### TASK INSTRUCTIONS
Continue the passage about George's hospice family meeting from where it stops.

Eugene Peterson writes this.  “It is not easy to convey a sense of wonder, let alone resurrection wonder, to another.  It’s the very nature of wonder to catch us off guard, to circumvent expectations and assumptions. Wonder can’t be packaged, and it can’t be worked up. It requires some sense of being there and some sense of engagement.” 

In Jean's room, I realized my hope for this Easter.  That it, again, becomes more than someone else's story.  More than a far-away legend.  That I am caught off guard, overwhelmed with the wonder of it all.  That I keep having my own Easter story to tell.

Friday, April 4, 2014

it will come

Of all the wonders that I yet have heard, it seems to me most strange that men should fear:  seeing that death, a necessary end, will come when it will come. Shakespeare

It felt a little like a party.  Twelve people sitting in a circle in a cozy living room.  The host and his girlfriend laughing about their cooking competitions.  She makes a to-die-for cornbread, as several in the room could attest to.  He said his Hawaiian pie was irresistible, and heads nodded for this too.

This was one of the light moments of the afternoon.  The host, George is 89.  He had just returned home from yet another hospital stay.  But this time his doctor had shared that there was nothing more that could be done.  "You have weeks to months" was the prognosis.  George signed onto hospice and had invited our team over to meet with his family -two children and five grandchildren, and get everyone on the same page.

"I've had a wonderful life." George told his family.  "60 years with grandma.  You all know how much I've missed her.  And then Anna here came into my life to keep me company.  And now I'm winding down.  I feel fine today, but it's coming.  And we are going to talk about it."

George turned it over to our nurse.  She spoke about his illness in laymen's terms and laid out the different scenarios for the last days.  Our social worker talked about options for full time care and I talked about the funeral plans that had been made.

The family asked questions.  They were wonderful - affirming George, teasing George, supporting him.  They were one of those families you immediately fall in love with and want to hang out with and protect at the same time.

Anna, however.  Anna sat with her eyes down and her lips pursed together.  "Anna, are you doing ok with this?" our nurse asked.  "No",  snapped Anna.  "This is not appropriate to talk about."

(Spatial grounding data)
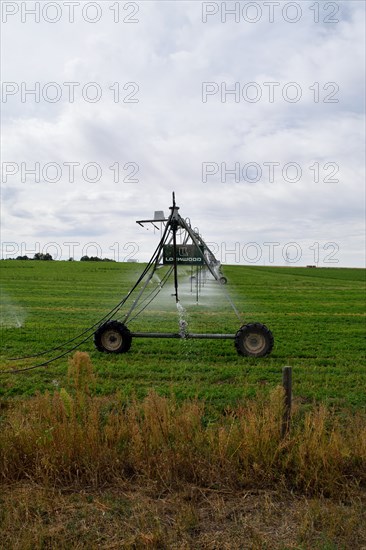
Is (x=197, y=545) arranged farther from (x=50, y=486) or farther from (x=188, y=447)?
(x=50, y=486)

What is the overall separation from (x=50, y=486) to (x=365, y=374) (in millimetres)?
6065

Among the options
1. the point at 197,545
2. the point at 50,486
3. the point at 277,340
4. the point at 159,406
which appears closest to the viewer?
the point at 197,545

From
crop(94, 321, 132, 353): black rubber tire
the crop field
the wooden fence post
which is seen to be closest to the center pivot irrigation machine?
crop(94, 321, 132, 353): black rubber tire

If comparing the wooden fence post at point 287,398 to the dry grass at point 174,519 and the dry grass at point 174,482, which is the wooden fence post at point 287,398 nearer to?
the dry grass at point 174,482

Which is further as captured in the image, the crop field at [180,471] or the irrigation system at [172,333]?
the irrigation system at [172,333]

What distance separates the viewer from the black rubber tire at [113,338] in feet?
32.5

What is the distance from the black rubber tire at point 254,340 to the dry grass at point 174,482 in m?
4.16

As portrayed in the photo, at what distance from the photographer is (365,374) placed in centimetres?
857

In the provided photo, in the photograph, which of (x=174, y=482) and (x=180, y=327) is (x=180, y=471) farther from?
(x=180, y=327)

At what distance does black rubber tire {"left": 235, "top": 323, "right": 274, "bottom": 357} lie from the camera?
9539 mm

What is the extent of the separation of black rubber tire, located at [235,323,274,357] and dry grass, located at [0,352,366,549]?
4157 mm

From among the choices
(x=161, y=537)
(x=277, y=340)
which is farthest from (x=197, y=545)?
(x=277, y=340)

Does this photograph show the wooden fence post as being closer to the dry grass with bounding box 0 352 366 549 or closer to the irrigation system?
the dry grass with bounding box 0 352 366 549

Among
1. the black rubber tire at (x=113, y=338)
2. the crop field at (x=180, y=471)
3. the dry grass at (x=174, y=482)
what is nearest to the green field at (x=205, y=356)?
the crop field at (x=180, y=471)
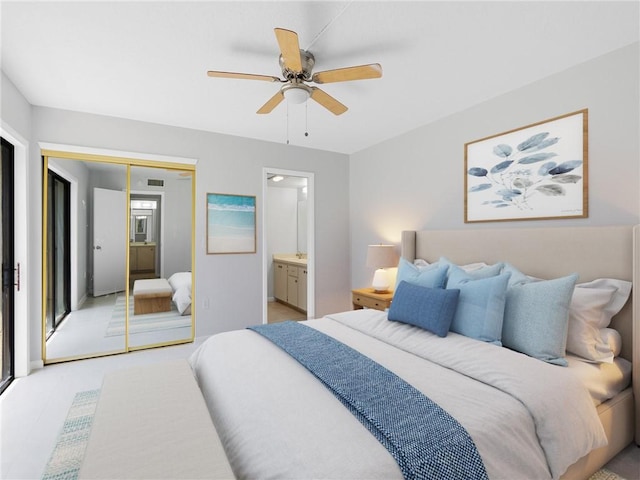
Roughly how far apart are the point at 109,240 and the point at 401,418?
3523 mm

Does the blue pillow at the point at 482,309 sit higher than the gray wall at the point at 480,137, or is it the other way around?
the gray wall at the point at 480,137

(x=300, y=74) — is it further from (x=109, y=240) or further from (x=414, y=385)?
(x=109, y=240)

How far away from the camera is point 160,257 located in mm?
3695

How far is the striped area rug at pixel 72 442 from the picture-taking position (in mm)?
1782

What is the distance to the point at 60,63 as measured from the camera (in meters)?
2.33

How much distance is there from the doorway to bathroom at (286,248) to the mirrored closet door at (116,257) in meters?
1.70

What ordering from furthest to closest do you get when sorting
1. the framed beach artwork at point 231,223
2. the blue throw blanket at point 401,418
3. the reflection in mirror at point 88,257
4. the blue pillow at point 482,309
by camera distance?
1. the framed beach artwork at point 231,223
2. the reflection in mirror at point 88,257
3. the blue pillow at point 482,309
4. the blue throw blanket at point 401,418

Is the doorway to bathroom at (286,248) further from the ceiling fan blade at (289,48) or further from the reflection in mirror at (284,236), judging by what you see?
the ceiling fan blade at (289,48)

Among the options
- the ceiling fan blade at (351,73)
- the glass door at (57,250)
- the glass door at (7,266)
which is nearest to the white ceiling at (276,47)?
the ceiling fan blade at (351,73)

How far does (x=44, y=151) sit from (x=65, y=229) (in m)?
0.81

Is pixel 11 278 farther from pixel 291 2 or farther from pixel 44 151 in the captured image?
pixel 291 2

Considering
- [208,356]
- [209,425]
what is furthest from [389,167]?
[209,425]

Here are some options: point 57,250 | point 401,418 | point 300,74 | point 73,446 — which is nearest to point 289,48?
point 300,74

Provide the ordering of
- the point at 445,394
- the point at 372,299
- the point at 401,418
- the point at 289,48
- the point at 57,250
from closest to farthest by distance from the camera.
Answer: the point at 401,418 → the point at 445,394 → the point at 289,48 → the point at 57,250 → the point at 372,299
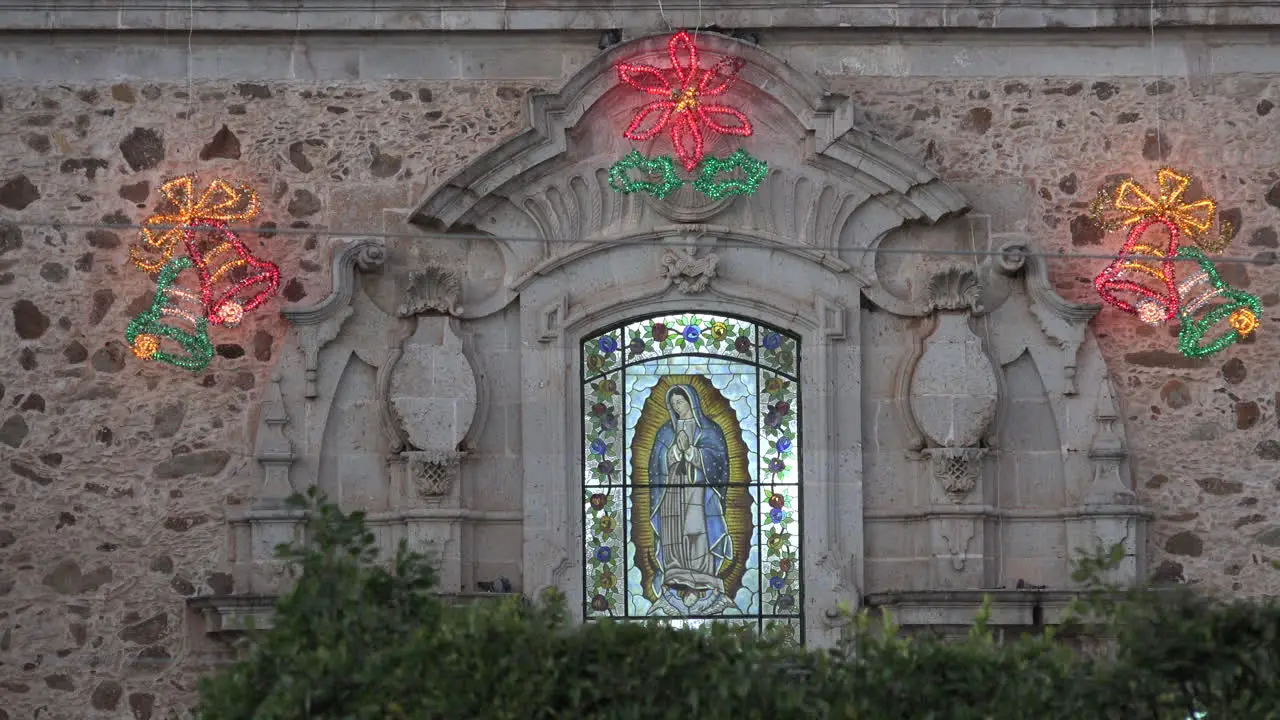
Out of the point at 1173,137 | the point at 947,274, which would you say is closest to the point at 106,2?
the point at 947,274

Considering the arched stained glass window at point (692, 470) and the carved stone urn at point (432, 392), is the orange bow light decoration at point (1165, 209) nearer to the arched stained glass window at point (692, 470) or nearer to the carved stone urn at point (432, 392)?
the arched stained glass window at point (692, 470)

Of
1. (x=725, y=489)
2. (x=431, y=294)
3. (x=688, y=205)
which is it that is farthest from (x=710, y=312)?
(x=431, y=294)

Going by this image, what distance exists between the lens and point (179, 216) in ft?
54.5

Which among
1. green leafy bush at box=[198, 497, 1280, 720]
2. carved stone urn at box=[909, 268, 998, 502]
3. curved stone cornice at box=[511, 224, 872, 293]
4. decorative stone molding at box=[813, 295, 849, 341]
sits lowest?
green leafy bush at box=[198, 497, 1280, 720]

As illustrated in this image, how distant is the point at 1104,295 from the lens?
54.9 ft

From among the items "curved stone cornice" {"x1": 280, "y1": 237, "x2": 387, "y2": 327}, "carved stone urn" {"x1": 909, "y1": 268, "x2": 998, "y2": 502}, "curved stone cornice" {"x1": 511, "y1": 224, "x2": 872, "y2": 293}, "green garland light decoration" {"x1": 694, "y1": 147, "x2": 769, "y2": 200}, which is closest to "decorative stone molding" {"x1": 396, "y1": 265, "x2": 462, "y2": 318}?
"curved stone cornice" {"x1": 280, "y1": 237, "x2": 387, "y2": 327}

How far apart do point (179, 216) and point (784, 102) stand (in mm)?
3465

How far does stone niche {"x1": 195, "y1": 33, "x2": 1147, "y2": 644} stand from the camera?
16500 mm

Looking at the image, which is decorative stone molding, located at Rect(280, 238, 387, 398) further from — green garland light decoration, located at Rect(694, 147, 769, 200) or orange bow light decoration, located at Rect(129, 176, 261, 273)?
green garland light decoration, located at Rect(694, 147, 769, 200)

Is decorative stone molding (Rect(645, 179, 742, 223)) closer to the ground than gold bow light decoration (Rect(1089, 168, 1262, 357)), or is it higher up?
higher up

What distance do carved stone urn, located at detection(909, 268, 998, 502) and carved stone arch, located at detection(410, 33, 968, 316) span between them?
46 cm

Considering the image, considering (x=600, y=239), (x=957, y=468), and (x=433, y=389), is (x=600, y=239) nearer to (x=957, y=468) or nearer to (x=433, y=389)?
(x=433, y=389)

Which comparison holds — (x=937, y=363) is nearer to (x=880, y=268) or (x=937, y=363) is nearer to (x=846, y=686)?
(x=880, y=268)

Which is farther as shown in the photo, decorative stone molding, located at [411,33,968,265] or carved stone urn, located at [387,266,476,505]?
decorative stone molding, located at [411,33,968,265]
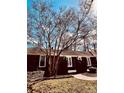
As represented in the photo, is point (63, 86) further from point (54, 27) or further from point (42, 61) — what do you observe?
point (54, 27)

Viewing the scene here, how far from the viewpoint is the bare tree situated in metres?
1.43

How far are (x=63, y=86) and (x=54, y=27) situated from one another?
0.47m

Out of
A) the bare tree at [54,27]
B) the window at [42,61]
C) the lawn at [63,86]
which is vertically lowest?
the lawn at [63,86]

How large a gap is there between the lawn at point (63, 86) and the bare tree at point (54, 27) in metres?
0.09

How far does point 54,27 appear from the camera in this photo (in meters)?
1.44

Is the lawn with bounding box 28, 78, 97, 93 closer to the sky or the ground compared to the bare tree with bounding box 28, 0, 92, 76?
closer to the ground

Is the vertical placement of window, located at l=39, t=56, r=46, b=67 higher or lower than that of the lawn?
higher

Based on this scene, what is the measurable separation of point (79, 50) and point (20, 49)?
46 centimetres

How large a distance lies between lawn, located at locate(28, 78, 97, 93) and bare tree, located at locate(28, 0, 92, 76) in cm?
9

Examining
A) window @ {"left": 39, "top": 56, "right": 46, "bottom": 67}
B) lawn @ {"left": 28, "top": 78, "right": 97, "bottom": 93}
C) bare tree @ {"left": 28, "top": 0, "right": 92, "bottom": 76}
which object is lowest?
lawn @ {"left": 28, "top": 78, "right": 97, "bottom": 93}

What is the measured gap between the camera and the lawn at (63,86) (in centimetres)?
143

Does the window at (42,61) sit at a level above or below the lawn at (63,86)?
above

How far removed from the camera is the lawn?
56.3 inches

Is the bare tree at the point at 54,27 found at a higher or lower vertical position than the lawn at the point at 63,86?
higher
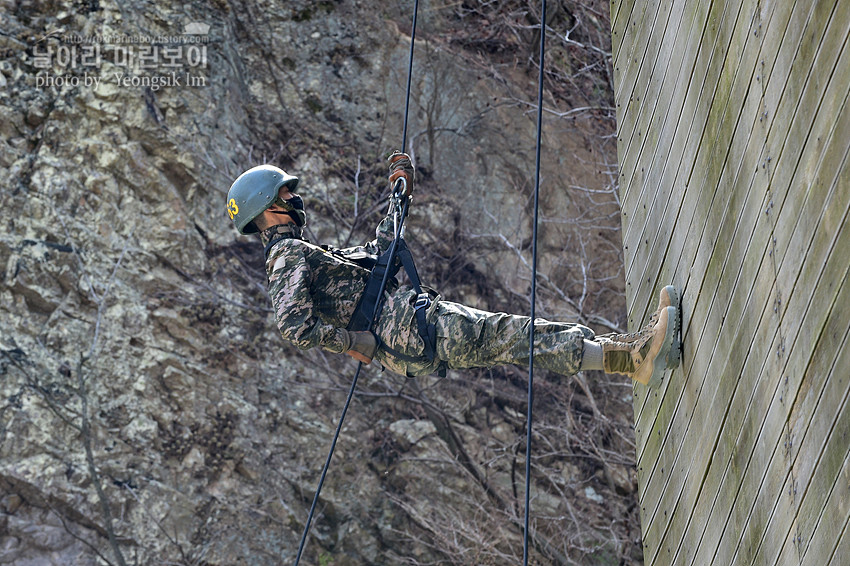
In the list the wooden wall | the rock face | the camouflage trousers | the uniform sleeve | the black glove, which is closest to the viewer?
the wooden wall

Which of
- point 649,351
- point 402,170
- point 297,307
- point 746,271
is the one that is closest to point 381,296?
point 297,307

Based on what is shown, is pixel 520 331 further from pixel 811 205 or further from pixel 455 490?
pixel 455 490

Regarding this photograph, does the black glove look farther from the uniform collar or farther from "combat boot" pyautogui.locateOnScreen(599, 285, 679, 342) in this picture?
"combat boot" pyautogui.locateOnScreen(599, 285, 679, 342)

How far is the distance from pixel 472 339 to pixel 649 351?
96 cm

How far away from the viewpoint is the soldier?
17.3 feet

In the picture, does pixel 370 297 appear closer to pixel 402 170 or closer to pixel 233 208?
pixel 402 170

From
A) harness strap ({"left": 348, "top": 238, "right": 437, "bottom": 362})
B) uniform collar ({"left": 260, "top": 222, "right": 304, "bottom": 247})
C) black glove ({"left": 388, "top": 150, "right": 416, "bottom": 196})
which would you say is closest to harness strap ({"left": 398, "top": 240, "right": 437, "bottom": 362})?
harness strap ({"left": 348, "top": 238, "right": 437, "bottom": 362})

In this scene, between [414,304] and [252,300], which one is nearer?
[414,304]

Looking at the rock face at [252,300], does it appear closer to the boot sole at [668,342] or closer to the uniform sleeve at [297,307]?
the uniform sleeve at [297,307]

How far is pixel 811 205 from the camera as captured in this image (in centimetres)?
360

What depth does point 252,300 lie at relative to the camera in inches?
489

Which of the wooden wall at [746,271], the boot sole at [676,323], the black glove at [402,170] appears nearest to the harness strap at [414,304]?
the black glove at [402,170]

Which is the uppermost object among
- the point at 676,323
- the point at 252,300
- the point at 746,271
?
the point at 746,271

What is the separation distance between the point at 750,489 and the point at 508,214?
9427mm
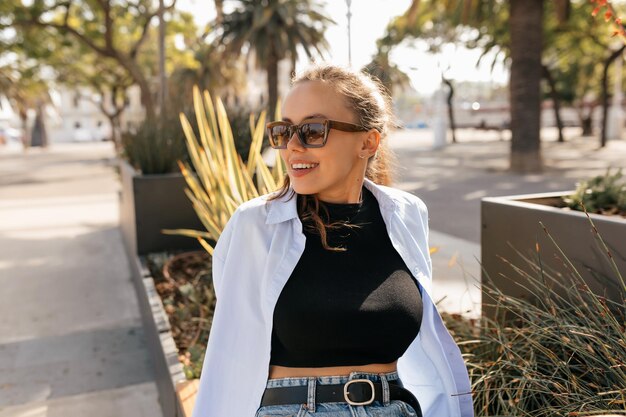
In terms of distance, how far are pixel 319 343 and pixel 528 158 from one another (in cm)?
1701

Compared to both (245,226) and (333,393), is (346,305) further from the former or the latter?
(245,226)

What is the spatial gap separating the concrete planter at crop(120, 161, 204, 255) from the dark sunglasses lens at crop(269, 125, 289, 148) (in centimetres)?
486

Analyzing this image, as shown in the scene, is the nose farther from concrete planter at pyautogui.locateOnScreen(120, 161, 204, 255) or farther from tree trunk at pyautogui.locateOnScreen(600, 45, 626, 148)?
tree trunk at pyautogui.locateOnScreen(600, 45, 626, 148)

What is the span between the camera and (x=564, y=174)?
55.7 ft

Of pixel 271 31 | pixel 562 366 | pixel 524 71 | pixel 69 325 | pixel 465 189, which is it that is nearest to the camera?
pixel 562 366

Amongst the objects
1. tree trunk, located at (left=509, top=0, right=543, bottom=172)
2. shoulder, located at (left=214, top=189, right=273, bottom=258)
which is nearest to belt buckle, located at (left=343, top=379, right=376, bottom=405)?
shoulder, located at (left=214, top=189, right=273, bottom=258)

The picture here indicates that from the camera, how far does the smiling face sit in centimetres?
201

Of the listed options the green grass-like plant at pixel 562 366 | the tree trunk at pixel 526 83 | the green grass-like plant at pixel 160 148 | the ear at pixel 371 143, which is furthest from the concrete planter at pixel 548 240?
the tree trunk at pixel 526 83

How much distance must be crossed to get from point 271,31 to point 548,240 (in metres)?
22.9

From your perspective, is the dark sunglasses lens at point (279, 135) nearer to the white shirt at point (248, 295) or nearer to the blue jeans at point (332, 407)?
the white shirt at point (248, 295)

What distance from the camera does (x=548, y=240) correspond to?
3.30m

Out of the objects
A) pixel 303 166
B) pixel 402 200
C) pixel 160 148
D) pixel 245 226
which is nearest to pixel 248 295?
pixel 245 226

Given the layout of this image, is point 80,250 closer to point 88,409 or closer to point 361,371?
point 88,409

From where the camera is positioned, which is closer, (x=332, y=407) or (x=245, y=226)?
(x=332, y=407)
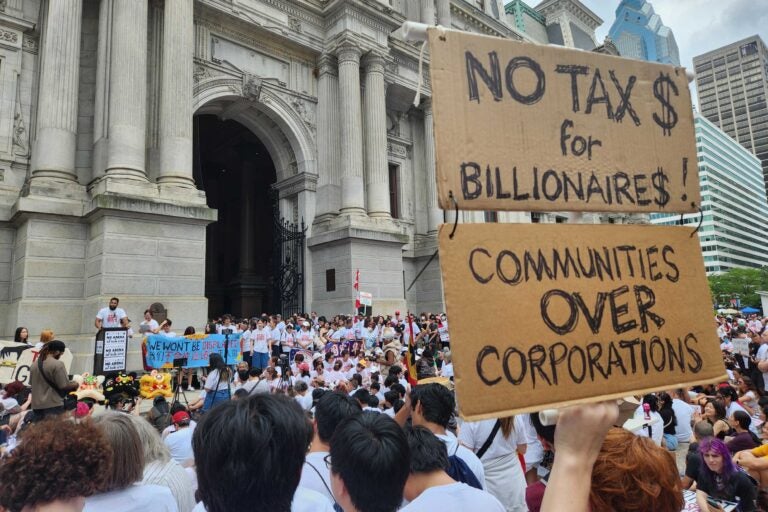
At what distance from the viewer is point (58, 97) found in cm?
1415

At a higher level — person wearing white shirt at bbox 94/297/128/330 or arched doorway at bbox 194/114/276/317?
arched doorway at bbox 194/114/276/317

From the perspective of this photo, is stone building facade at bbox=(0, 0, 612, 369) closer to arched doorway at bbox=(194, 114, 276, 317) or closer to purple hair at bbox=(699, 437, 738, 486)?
arched doorway at bbox=(194, 114, 276, 317)

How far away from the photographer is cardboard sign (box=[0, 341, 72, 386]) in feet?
30.9

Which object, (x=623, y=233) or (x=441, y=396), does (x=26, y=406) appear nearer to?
(x=441, y=396)

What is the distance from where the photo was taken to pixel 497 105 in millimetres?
2154

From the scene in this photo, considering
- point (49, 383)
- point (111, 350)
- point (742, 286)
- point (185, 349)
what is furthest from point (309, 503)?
point (742, 286)

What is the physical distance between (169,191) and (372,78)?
1089cm

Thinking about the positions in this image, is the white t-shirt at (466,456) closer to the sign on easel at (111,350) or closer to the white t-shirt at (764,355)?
the sign on easel at (111,350)

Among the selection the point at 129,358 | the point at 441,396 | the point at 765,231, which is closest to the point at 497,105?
the point at 441,396

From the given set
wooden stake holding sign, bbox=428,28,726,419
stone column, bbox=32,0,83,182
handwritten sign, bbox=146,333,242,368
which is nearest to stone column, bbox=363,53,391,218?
handwritten sign, bbox=146,333,242,368

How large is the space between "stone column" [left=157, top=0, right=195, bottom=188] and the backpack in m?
13.9

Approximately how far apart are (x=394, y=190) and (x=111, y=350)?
1740 cm

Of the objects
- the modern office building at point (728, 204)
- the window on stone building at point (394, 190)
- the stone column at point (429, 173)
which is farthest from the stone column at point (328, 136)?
the modern office building at point (728, 204)

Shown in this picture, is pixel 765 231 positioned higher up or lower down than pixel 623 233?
higher up
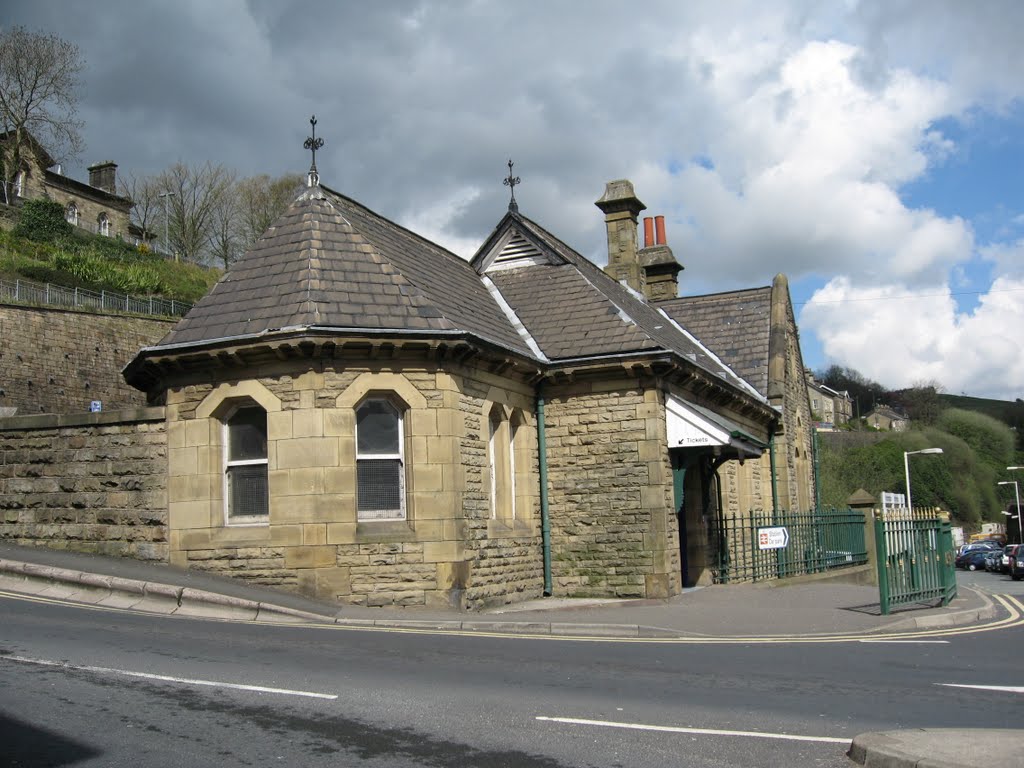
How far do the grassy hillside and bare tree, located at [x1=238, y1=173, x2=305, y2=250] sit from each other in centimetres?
1104

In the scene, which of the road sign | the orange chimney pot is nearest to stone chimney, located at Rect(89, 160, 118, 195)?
Result: the orange chimney pot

### RESPONSE FOR THIS EXERCISE
George picked up her hand.  "Honey, this is happening.  Like it or not.  And I don't want secrets in this room.  I want us to be able to talk about everything."  Tears ran down Anna's cheeks as she squeezed his hand, but she still couldn't talk about it.

I felt for Anna.  It is rare that a family wants that much openness and candor.  On the way home I wondered how I would do if it was my loved one.  Would I hide in denial?  Or would I find strength in laying it all out?

Henri Nouwen wrote "First, I must discover what it means to befriend my own death.  Second, I must discover how I can help others befriend theirs."  I've been thinking about that all week.  How do I befriend my own death?  Especially when I really don't want to die.

It's spring in the mountains.  There is a beach vacation in my near future.  I have a handsome husband who is so fun to hang out with.  And two darling boys that keep surprising us with their thoughts and personalities.  The list goes on. I don't want to die.

This morning our hospice team talked about the idea of befriending our death.  And we came up with two things.
     1.  Being present.  Being aware of deep breaths and unfettered steps, of beauty around us and companionship. Living in the moment, instead of worrying about the end.
     2.  Being grateful.  Appreciating all that we enjoy in the present. Counting our blessings. Recognizing our joys.  Knowing how full our cups are instead of measuring what we don't have.
We realized that the best way to befriend our death is to fully live our lives.

George understands that.  Without discussing it or being taught it or reading quotes about it.  He just lives it.  And inspires us all.